Study text:
Any extensible automorphism of a group is a permutation-extensible automorphism.

Definitions used

Extensible automorphism

Further information: Extensible automorphism

An automorphism \sigma of a group G is termed extensible if, for any embedding of G in a bigger group H, there exists an automorphism \sigma' of H such that the restriction of \sigma' to G equals \sigma.

Permutation-extensible automorphism

Further information: Permutation-extensible automorphism

An automorphism \sigma of a group G is termed permutation-extensible if, for any embedding of G in a symmetric group \operatorname{Sym}(S), there exists an element h \in \operatorname{Sym}(S) such that if \sigma' = c_h is conjugation by h, the restriction of \sigma' to G is \sigma. In other words, \sigma extends to an inner automorphism of \operatorname{Sym}(S).

Related facts

Applications

Facts used

  1. Symmetric groups on finite sets are complete: For n a natural number other than 2 or 6, the symmetric group on n elements is a complete group. In particular, every automorphism of it is inner.
  2. Symmetric groups on infinite sets are complete: The symmetric group on any infinite set is a complete group. In particular, every automorphism of it is inner.

Proof

Given: A group G, an extensible automorphism \sigma of G. A set S with an embedding G \to \operatorname{Sym}(S).

To prove: \sigma extends to an inner automorphism of \operatorname{Sym}(S).

Proof: We consider the following cases:

  • S is infinite: By assumption, \sigma extends to an automorphism of \operatorname{Sym}(S). By fact (2), this automorphism must be inner. Hence, \sigma extends to an inner automorphism of \operatorname{Sym}(S).
  • S is finite, and its cardinality is different from 2 or 6: By assumption, \sigma extends to an automorphism of \operatorname{Sym}(S). By fact (2), this automorphism must be inner. Hence, \sigma extends to an inner automorphism of \operatorname{Sym}(S).
  • S is finite with cardinality 2: By assumption, \sigma extends to an automorphism of \operatorname{Sym}(S). But there's only one automorphism of the symmetric group on a two-element set: the identity automorphism. This is clearly inner, so we are done.

Given information:

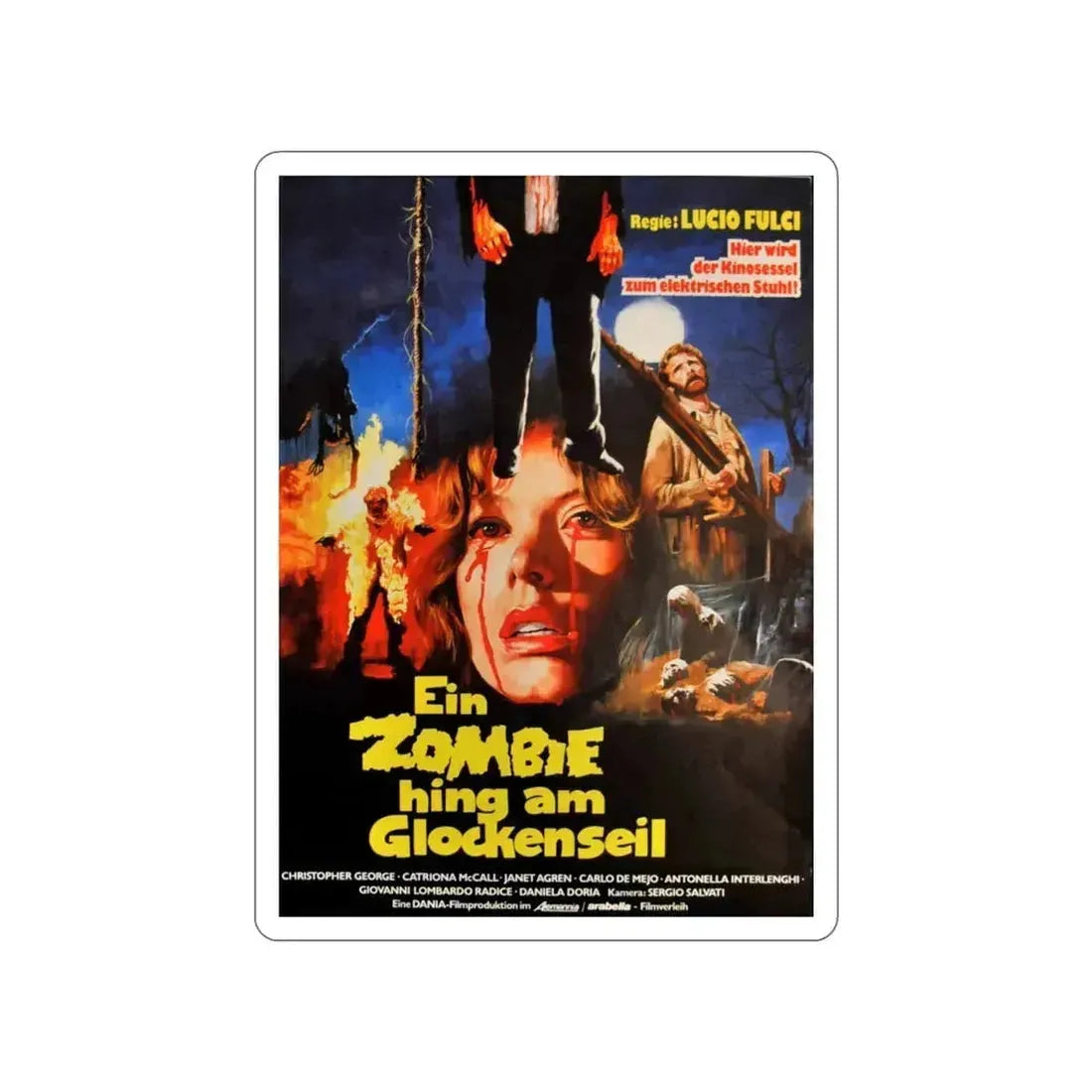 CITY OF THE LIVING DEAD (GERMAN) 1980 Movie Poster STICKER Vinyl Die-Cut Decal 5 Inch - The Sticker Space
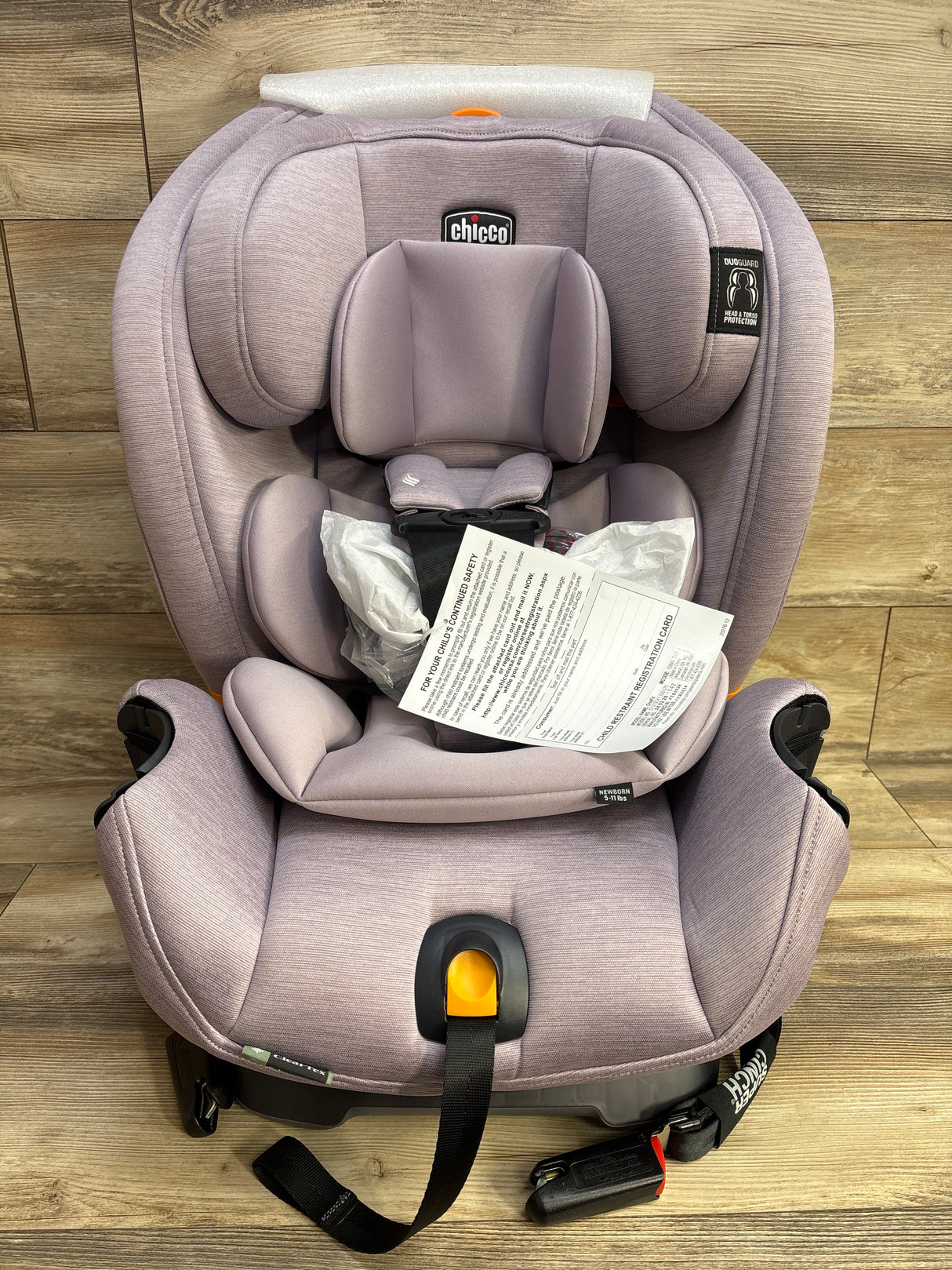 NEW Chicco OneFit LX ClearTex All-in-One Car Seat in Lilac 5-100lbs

...

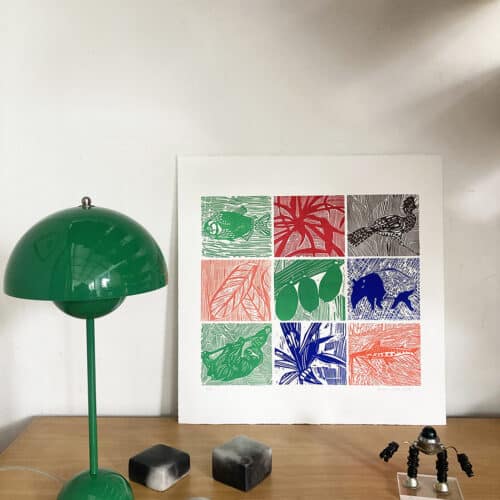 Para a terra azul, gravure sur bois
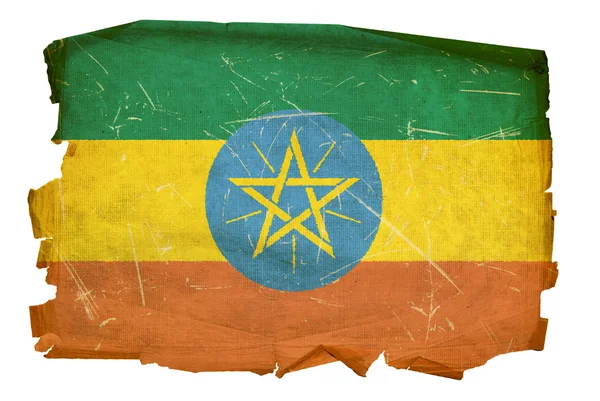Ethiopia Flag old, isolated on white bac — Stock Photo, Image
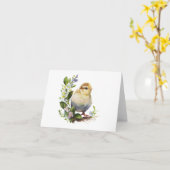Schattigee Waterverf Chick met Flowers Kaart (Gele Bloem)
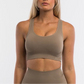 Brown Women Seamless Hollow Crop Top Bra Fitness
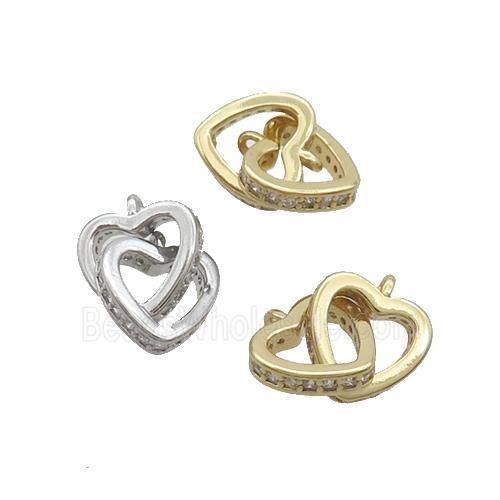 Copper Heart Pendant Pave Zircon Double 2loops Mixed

Problem A: Copy the passage of the text on extensible automorphisms starting with "To prove: \sigma" and going on through "we are done.".
Problem B: Resume the text on extensible automorphisms after its last sentence.
The listing has no connection to the text on extensible automorphisms.

Task answer A:
To prove: \sigma extends to an inner automorphism of \operatorname{Sym}(S).

Proof: We consider the following cases:

  • S is infinite: By assumption, \sigma extends to an automorphism of \operatorname{Sym}(S). By fact (2), this automorphism must be inner. Hence, \sigma extends to an inner automorphism of \operatorname{Sym}(S).
  • S is finite, and its cardinality is different from 2 or 6: By assumption, \sigma extends to an automorphism of \operatorname{Sym}(S). By fact (2), this automorphism must be inner. Hence, \sigma extends to an inner automorphism of \operatorname{Sym}(S).
  • S is finite with cardinality 2: By assumption, \sigma extends to an automorphism of \operatorname{Sym}(S). But there's only one automorphism of the symmetric group on a two-element set: the identity automorphism. This is clearly inner, so we are done.

Task answer B:
  • S is finite with cardinality 6: We consider two cases.
    • There is an element s \in S such that every element of G fixes s: In this case, G is a subgroup of the subgroup \operatorname{Sym}(S \setminus \{ s \}), which is the symmetric group on a set of size five. Since \sigma is extensible, it extends to an automorphism of \operatorname{Sym}(S \setminus \{ s \}), and by fact (1), this automorphism must be inner. This inner automorphism can further be extended to an inner automorphism of \operatorname{Sym}(S), by using the same permutation.
    • There is no element of S fixed by all elements of G: Let T = S \sqcup \{ x_0 \} with G acting on x_0 trivially. Thus, G acts on T, with G \le \operatorname{Sym}(S) \le \operatorname{Sym}(T). T is a set of size seven. Since \sigma is extensible, it extends to an automorphism of \operatorname{Sym}(T), and by fact (1), this automorphism must be inner. Suppose h \in \operatorname{Sym}(T) is a permutation giving this inner automorphism. Then, since G fixes x_0, hGh^{-1} fixes hx_0. Since hGh^{-1} = \sigma(G) = G, we get that G fixes hx_0. Since no element of S is fixed by the whole of G, hx_0 = x_0. Thus, the permutation h restricts to a permutation on the subset S, and this inner automorphism gives the required inner automorphism extending \sigma to \operatorname{Sym}(S).